What the exercise asks -
Please restate each entry that follows word for word.

Data records -
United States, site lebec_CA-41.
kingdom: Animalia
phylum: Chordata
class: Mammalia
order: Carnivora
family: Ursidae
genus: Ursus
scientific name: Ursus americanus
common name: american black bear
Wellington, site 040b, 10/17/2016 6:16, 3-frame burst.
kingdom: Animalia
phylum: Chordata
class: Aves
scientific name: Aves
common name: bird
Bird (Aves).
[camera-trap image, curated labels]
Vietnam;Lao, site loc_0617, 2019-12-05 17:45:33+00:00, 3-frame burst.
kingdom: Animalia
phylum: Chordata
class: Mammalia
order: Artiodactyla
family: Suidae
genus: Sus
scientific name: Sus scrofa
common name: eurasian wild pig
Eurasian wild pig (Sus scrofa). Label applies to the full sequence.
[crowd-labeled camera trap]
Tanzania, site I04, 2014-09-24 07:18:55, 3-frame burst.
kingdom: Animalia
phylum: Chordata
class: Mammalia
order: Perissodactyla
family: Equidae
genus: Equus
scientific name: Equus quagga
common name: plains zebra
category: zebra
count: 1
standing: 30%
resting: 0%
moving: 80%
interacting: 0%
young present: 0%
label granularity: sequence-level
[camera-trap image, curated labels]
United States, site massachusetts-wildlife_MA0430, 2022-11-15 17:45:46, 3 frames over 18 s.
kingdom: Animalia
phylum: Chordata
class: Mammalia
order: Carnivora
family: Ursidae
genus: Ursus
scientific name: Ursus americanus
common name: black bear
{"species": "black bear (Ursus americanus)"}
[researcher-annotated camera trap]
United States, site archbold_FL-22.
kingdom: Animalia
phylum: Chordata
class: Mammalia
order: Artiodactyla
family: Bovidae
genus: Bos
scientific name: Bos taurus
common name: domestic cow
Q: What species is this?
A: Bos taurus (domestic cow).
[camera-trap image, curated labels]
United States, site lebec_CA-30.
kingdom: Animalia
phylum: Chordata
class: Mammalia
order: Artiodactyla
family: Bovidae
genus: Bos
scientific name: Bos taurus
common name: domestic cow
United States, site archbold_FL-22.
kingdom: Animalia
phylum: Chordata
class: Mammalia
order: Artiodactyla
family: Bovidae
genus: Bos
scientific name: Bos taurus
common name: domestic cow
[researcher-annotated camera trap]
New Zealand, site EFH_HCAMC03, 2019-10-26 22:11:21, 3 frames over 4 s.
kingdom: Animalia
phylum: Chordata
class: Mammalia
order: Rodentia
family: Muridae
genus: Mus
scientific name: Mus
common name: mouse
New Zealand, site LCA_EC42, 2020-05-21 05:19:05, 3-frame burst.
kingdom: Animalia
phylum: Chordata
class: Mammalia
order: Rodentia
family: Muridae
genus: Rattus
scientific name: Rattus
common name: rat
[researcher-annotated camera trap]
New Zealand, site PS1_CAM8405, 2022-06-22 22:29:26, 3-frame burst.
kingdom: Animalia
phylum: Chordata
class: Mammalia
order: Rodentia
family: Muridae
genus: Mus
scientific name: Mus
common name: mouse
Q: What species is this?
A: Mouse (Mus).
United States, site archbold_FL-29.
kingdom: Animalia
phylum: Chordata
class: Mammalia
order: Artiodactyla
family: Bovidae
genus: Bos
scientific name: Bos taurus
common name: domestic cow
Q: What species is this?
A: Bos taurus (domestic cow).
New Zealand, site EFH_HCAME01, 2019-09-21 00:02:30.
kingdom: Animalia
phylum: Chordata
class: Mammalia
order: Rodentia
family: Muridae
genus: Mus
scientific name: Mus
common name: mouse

Solution for this problem -
United States, site lebec_CA-41.
kingdom: Animalia
phylum: Chordata
class: Mammalia
order: Carnivora
family: Ursidae
genus: Ursus
scientific name: Ursus americanus
common name: american black bear
Wellington, site 040b, 10/17/2016 6:16, 3-frame burst.
kingdom: Animalia
phylum: Chordata
class: Aves
scientific name: Aves
common name: bird
Bird (Aves).
[camera-trap image, curated labels]
Vietnam;Lao, site loc_0617, 2019-12-05 17:45:33+00:00, 3-frame burst.
kingdom: Animalia
phylum: Chordata
class: Mammalia
order: Artiodactyla
family: Suidae
genus: Sus
scientific name: Sus scrofa
common name: eurasian wild pig
Eurasian wild pig (Sus scrofa). Label applies to the full sequence.
[crowd-labeled camera trap]
Tanzania, site I04, 2014-09-24 07:18:55, 3-frame burst.
kingdom: Animalia
phylum: Chordata
class: Mammalia
order: Perissodactyla
family: Equidae
genus: Equus
scientific name: Equus quagga
common name: plains zebra
category: zebra
count: 1
standing: 30%
resting: 0%
moving: 80%
interacting: 0%
young present: 0%
label granularity: sequence-level
[camera-trap image, curated labels]
United States, site massachusetts-wildlife_MA0430, 2022-11-15 17:45:46, 3 frames over 18 s.
kingdom: Animalia
phylum: Chordata
class: Mammalia
order: Carnivora
family: Ursidae
genus: Ursus
scientific name: Ursus americanus
common name: black bear
{"species": "black bear (Ursus americanus)"}
[researcher-annotated camera trap]
United States, site archbold_FL-22.
kingdom: Animalia
phylum: Chordata
class: Mammalia
order: Artiodactyla
family: Bovidae
genus: Bos
scientific name: Bos taurus
common name: domestic cow
Q: What species is this?
A: Bos taurus (domestic cow).
[camera-trap image, curated labels]
United States, site lebec_CA-30.
kingdom: Animalia
phylum: Chordata
class: Mammalia
order: Artiodactyla
family: Bovidae
genus: Bos
scientific name: Bos taurus
common name: domestic cow
United States, site archbold_FL-22.
kingdom: Animalia
phylum: Chordata
class: Mammalia
order: Artiodactyla
family: Bovidae
genus: Bos
scientific name: Bos taurus
common name: domestic cow
[researcher-annotated camera trap]
New Zealand, site EFH_HCAMC03, 2019-10-26 22:11:21, 3 frames over 4 s.
kingdom: Animalia
phylum: Chordata
class: Mammalia
order: Rodentia
family: Muridae
genus: Mus
scientific name: Mus
common name: mouse
New Zealand, site LCA_EC42, 2020-05-21 05:19:05, 3-frame burst.
kingdom: Animalia
phylum: Chordata
class: Mammalia
order: Rodentia
family: Muridae
genus: Rattus
scientific name: Rattus
common name: rat
[researcher-annotated camera trap]
New Zealand, site PS1_CAM8405, 2022-06-22 22:29:26, 3-frame burst.
kingdom: Animalia
phylum: Chordata
class: Mammalia
order: Rodentia
family: Muridae
genus: Mus
scientific name: Mus
common name: mouse
Q: What species is this?
A: Mouse (Mus).
United States, site archbold_FL-29.
kingdom: Animalia
phylum: Chordata
class: Mammalia
order: Artiodactyla
family: Bovidae
genus: Bos
scientific name: Bos taurus
common name: domestic cow
Q: What species is this?
A: Bos taurus (domestic cow).
New Zealand, site EFH_HCAME01, 2019-09-21 00:02:30.
kingdom: Animalia
phylum: Chordata
class: Mammalia
order: Rodentia
family: Muridae
genus: Mus
scientific name: Mus
common name: mouse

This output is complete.